Late Friday afternoon, I had the chance to see the new Emma Thompson/Dustin Hoffman movie, "Last Chance Harvey." As I consider them both to be fantastic actors, I would've happily gone to see this movie even if the previews looked lousy. The movie looked charming though and I eagerly anticipated it.

Set in modern day London, it tells the story of two middle aged singletons who are leading very unfulfilled lives.Harvey Shine (Dustin Hoffman) is a wannabe jazz pianist who supports himself by writing jingles in America. Though she dreams about writing novels, Kate Walker (Emma Thompson) conducts passenger surveys for a British airline. As potential mates rarely meet amicably in movies, Harvey rudely turns down Kate's request for a survey. He is too preoccupied with what has brought him to London ( the wedding of his only daughter) to realize that he has just met someone special. When Harvey goes to his daughter's rehearsal dinner, it quickly becomes clear that he doesn't belong nor has he ever. After a disastrous blind date, Kate and the audience begin to wonder if she'll ever find someone. Only when Harvey and Kate meet up again do you start to feel like happiness is possible.
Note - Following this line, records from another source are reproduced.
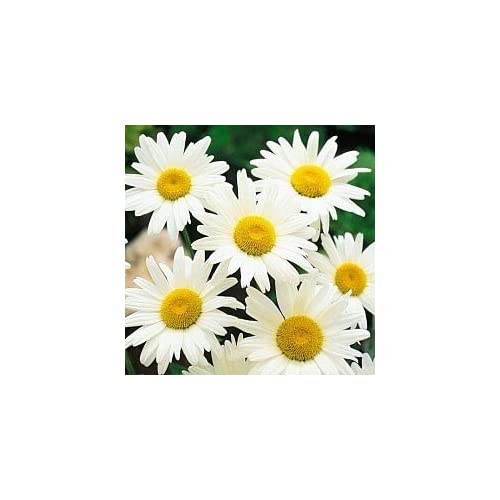 Shasta Daisy Alaska Nice Garden Flower by Seed Kingdom 1,000 Seeds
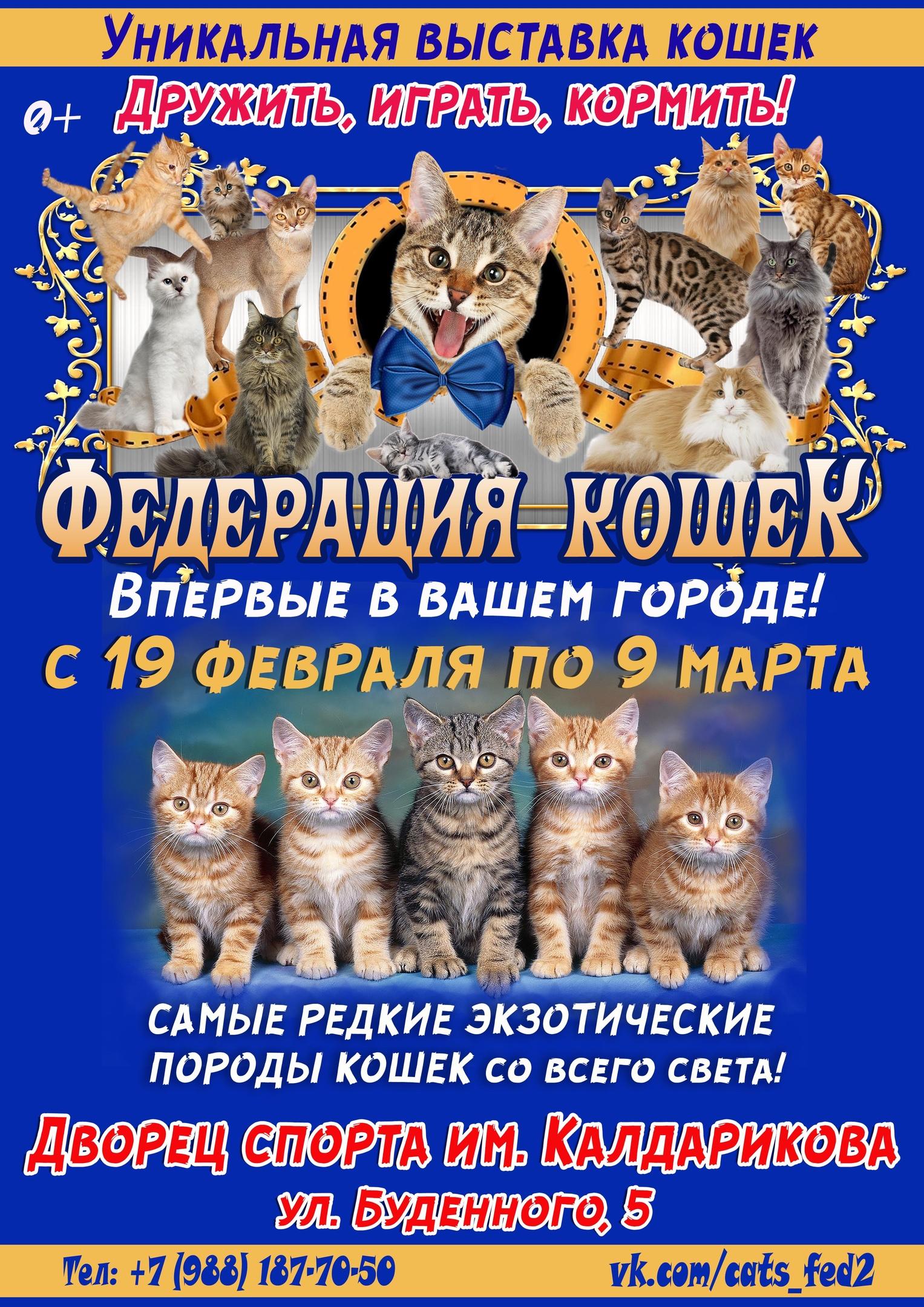Выставка «Федерация кошек» в Элисте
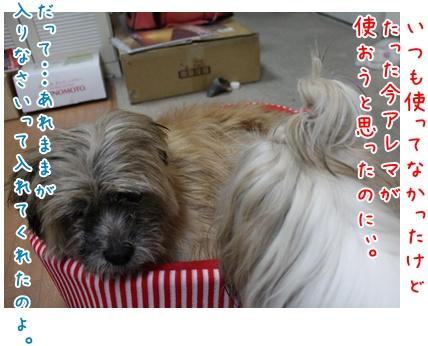 2010-09-12-05.jpg
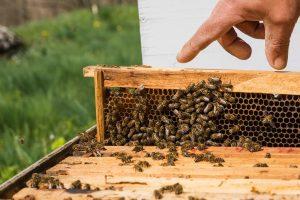 propolis verde abejas Brasil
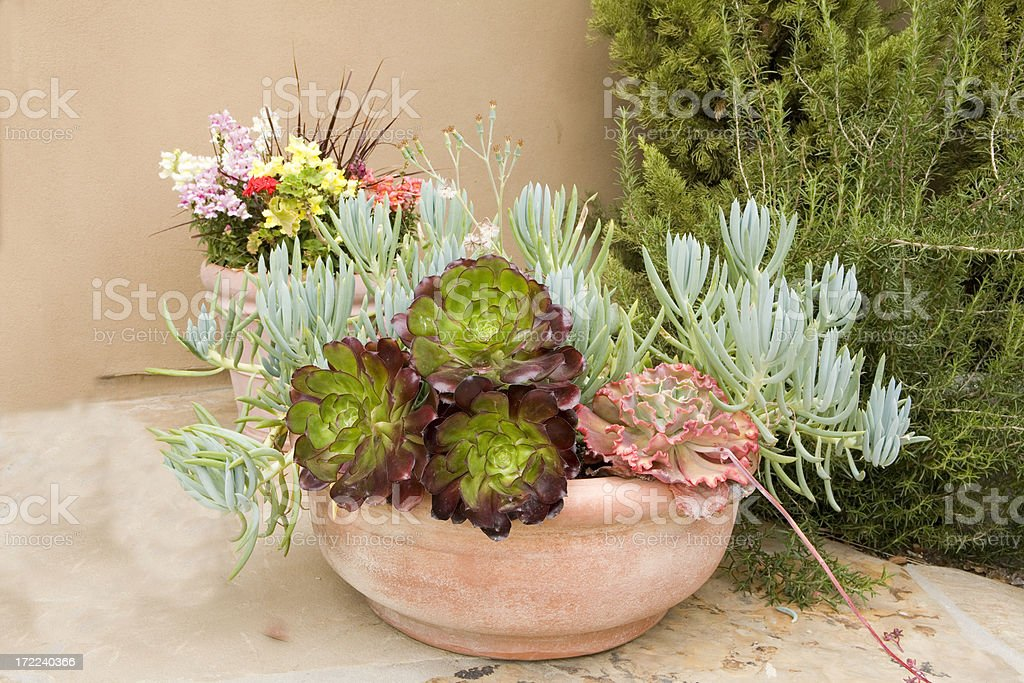 Succulent Color Bowl royalty-free stock photo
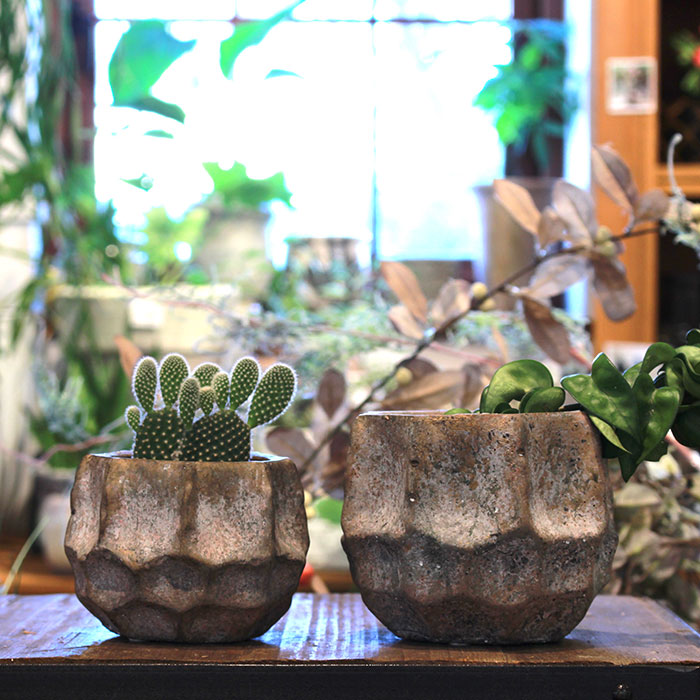 TODD 鉢カバー Mサイズ ゴールド セメント  鉢カバー 観葉植物 10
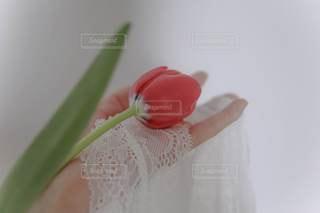赤いチューリップの写真・画像素材[3403133]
Though I'm in my early twenties and the bulk of the romantic comedies that have surfaced lately have been geared towards my age group, I feel like this was the first movie in awhile that seemed real. Unlike other movies that spread the false message that love is perfect on its own and requires no work, this movie reminds us that love is precious and hard to come by and will fail without attention. As Harvey made himself scarce when he was younger because he didn't feel worthy of/fit in with his wife and child, they have replaced him with a seemingly perfect man. As Kate has made her mother's welfare her main priority, she has lost out on having her own family. Both characters have spent so much time trying to become the vision of what they think the people around them want to see that they've lost sight of who they really are. After seeing so many romantic movies where the characters are self-absorbed and immature, it was refreshing to see a movie about people who are so chained to their families that their own happiness is compromised.
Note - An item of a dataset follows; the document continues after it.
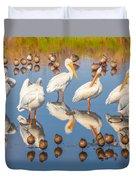 Preening Primping Pelicans Duvet Cover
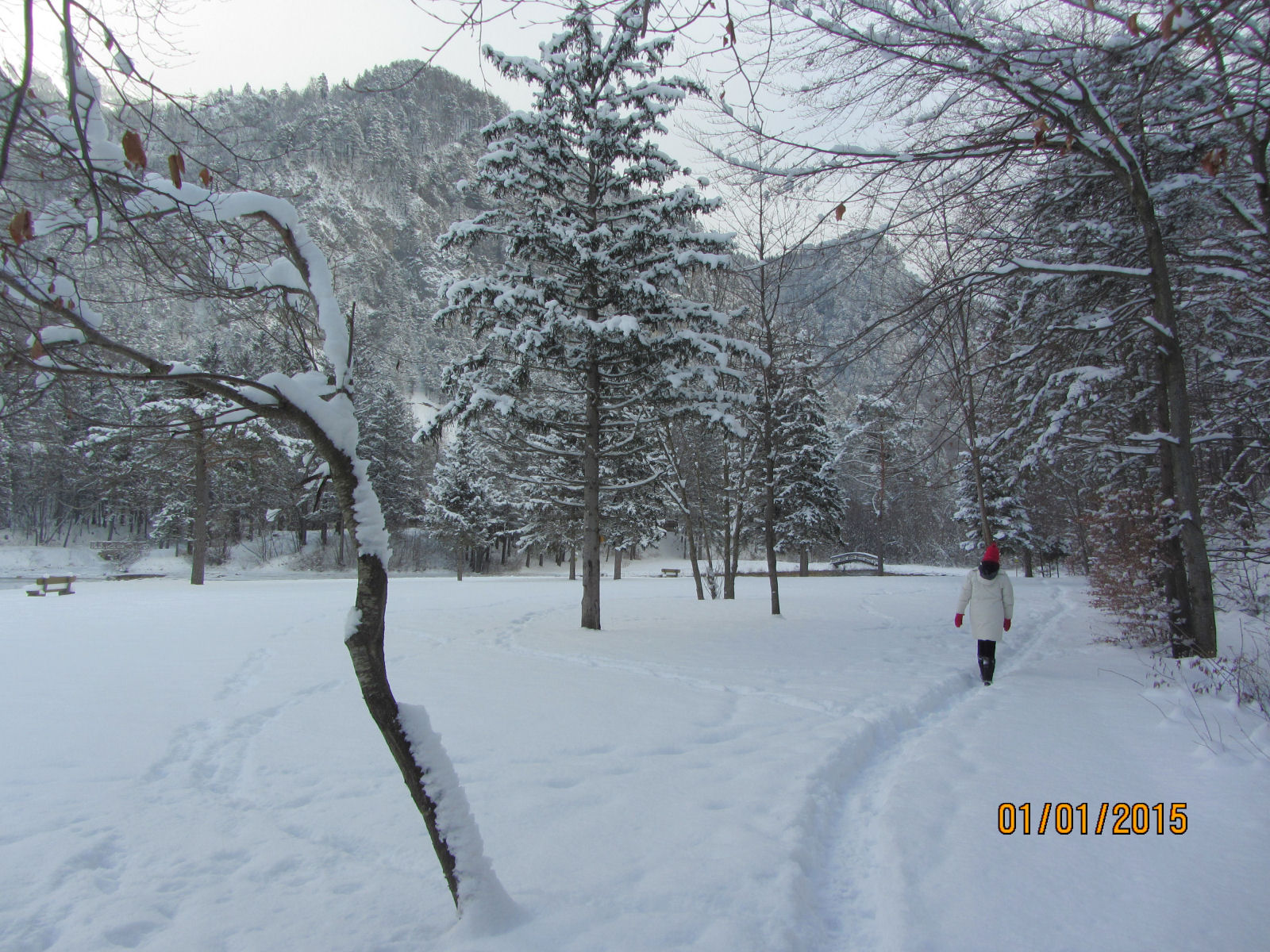 All is white in the Gorenjska region of Slovenia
Though a tad predictable, I enjoyed this movie. Hoffman and Thompson have wonderful chemistry and don't try to upstage the other. You see their maturity both as actors and human beings clearly in the characters. To play such worn down characters, you know that love has broken them more than once. My only complaint with this movie is that it wasn't longer/the time wasn't used better. We see them as individuals for a chunk of the movie. We are repeatedly reminded that they are very alone and that the people around them are unappreciative. We are given a good idea of why they are how they are. Yet, we barely get to see them as a couple. We see the initial meeting that gives one reason to be nicer to strangers because you never know what kind of a role they may play in your life. We see their second meeting that turns into a lovely day together. We see slightly more and then it's black. Given another few pages in the script, these characters could've been so much more. Despite this one complaint, I enjoyed the movie and definitely recommend it.

It would be nice if more "mature" movies continued to show up at the cinema. Considering the type of movies currently offered, people with more than half a brain don't have many options. Would it be so bad if for every four typical movies one "Harvey esque" movie premiered? With the movie choices being what they are, its no wonder box office sales are down.